The scenarios vary. Sometimes the family has intervened and forced the issue. Other times, people don’t know a loved one has a hoarding problem until he or she passes away, because maybe they haven’t been in the house in years. “The person has died, the family goes in the house and thinks, ‘Oh my word, what do we do?’” Myre explains. Just like a crime scene, these cleanups require a full hazmat suit and double pair of gloves, because one never knows what could be hiding in all those piles—it could be stacks of junk mail dating back decades; it could be a family of raccoons coexisting with valuable jewelry. There’s rarely rhyme or reason. But Myre tries to approach every job with compassion. If he can’t exactly understand, he still knows the people involved are in pain.

“There was one woman who called and explained her situation, sent some pictures and said she could only afford $300.” (Unlike crime scenes, home insurance does not cover hoarding cleanup). He had to tell her that his costs for a job like hers would be substantially higher after he paid for the crew, dumpsters and other expenses involved. “So I told her, ‘Here’s what you need to do. You start in this room…’ And she said, ‘Wait. I don’t want to throw anything away.’

“I said, ‘Well, if you just sort, though, you’re still going to have the same amount of stuff. So you have to make a decision on that.’ And she was such a sweet woman. She said, ‘I’m trying as hard as I can.’”
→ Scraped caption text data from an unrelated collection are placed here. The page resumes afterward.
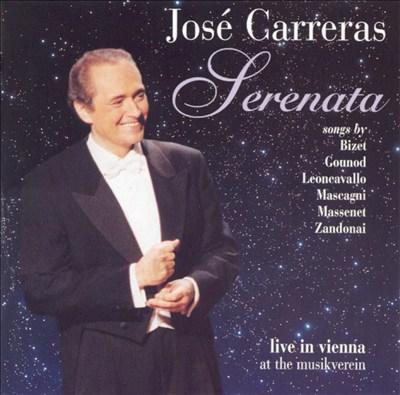 Serenata (French & Italian Romantic Songs)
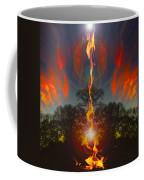 Zenith Coming Coffee Mug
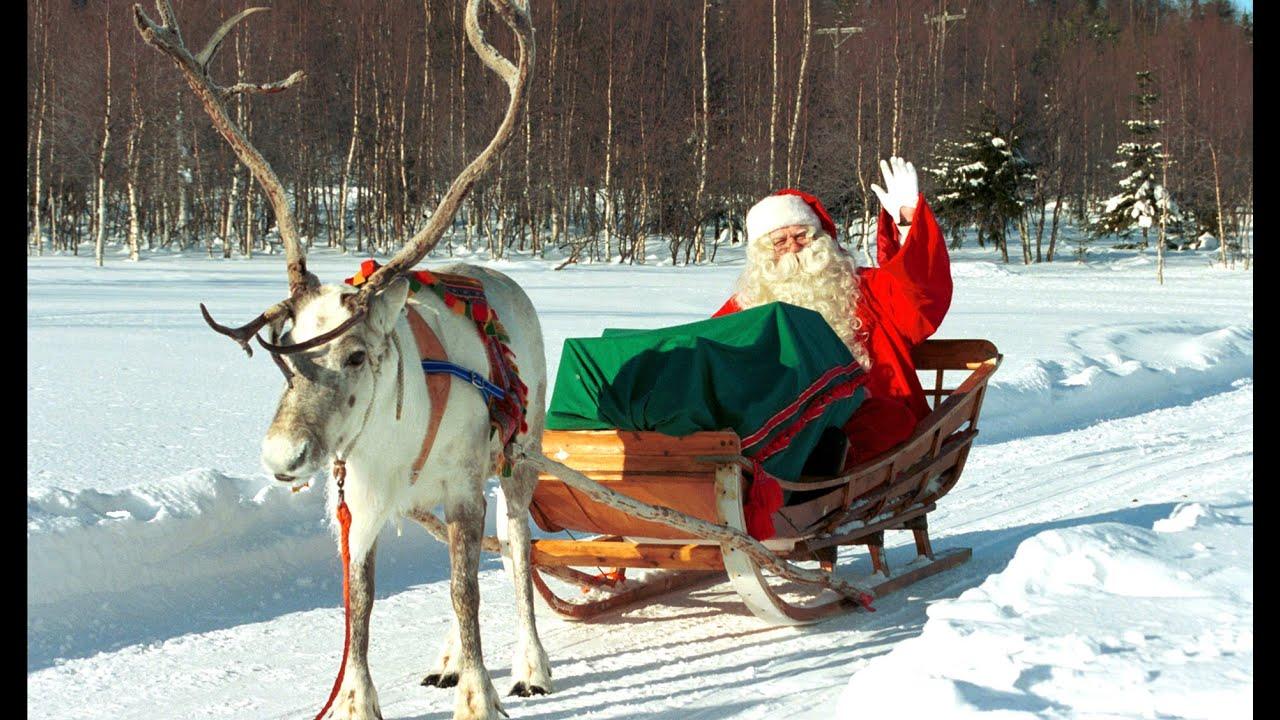 abreise und weihnachtsgr sse des weihnachtsmannes lappland finnland rovaniemi santa claus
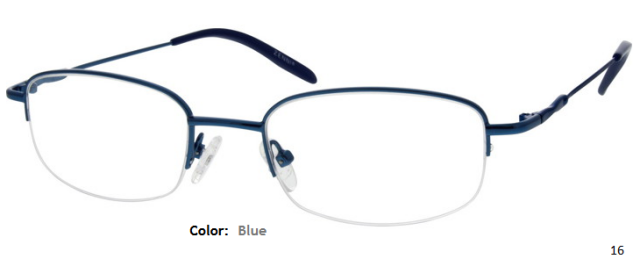 METAL/STAINLESS STEEL FRAME-RECTANGLE-HALF-RIM-Custom Reading Glasses-CE8164
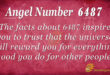 6487 angel number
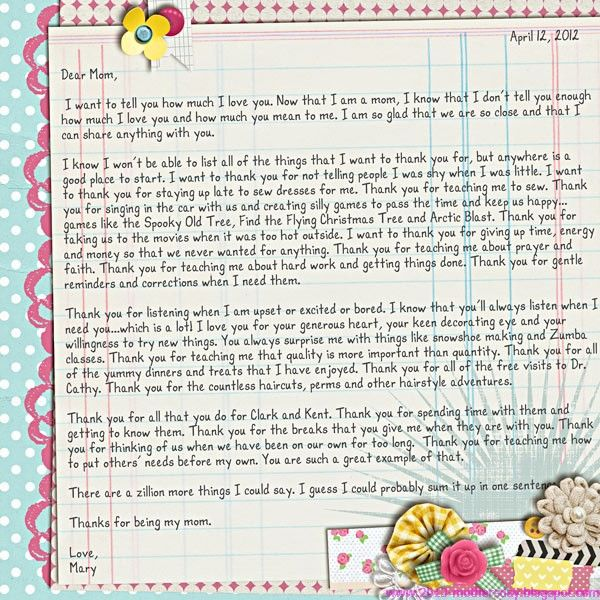 happy mother s day letters Mother s Day 2013 Pinterest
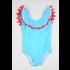 Funtasia, Too Pom Poms 1PC Swimsuit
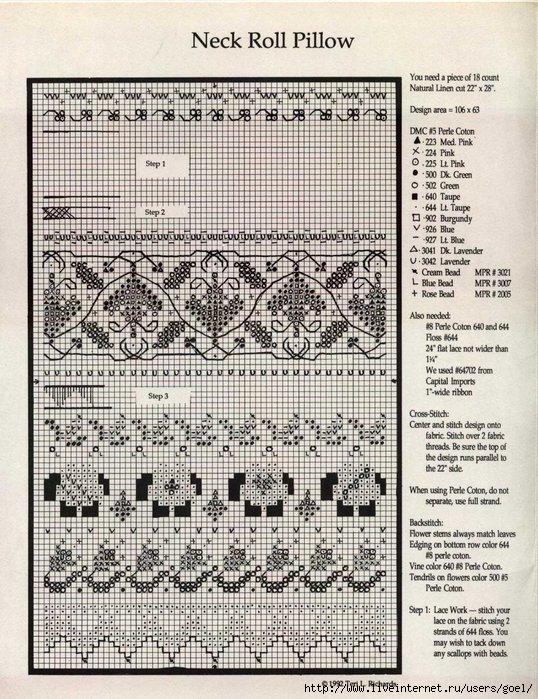 111 (538x700, 325Kb)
He offered some words of support and had to leave it at that. But about a week later, she called him back. “She said, ‘I talked to two of my friend’s sons, and we’ve actually started. Thank you!’” he remembers. “She was so excited. And so in that case, it was just kind of reaffirming to be able to say, ‘Maybe you don’t need us. Maybe you just needed a little encouragement.’”

Myre still holds out hope that he’ll have better success in the future with employee retention, freeing him up to stay in the office and out of the field for a while and giving him a much-needed respite. But after four years, he’s more realistic about his odds of ever reaching a point where he can stay out of the trenches completely, which makes it curious in a way that he continues to hold onto the franchise at all. After all, he has another career he’s already spent 30 years building. And though he’s gotten better at compartmentalizing, Myre still approaches every crime scene dreading the discovery of what he’ll find on the other side of that door. “It’s like jumping into ice-cold water,” he describes. “You know it’s coming, you have to do it, and here it goes.”

Asked if he finds it unusual that a guy who’s spent most of his life going to work in a coat and tie now regularly spends time doing the dirtiest of dirty jobs, he struggles to explain it.

“I am in the service industry with what I do as a professional,” Myre says finally. “But I never think about it as blue collar/white collar; it’s just trying to help where help is needed, trying to find your purpose in life. It’s not always pleasant, but it’s always about helping someone.”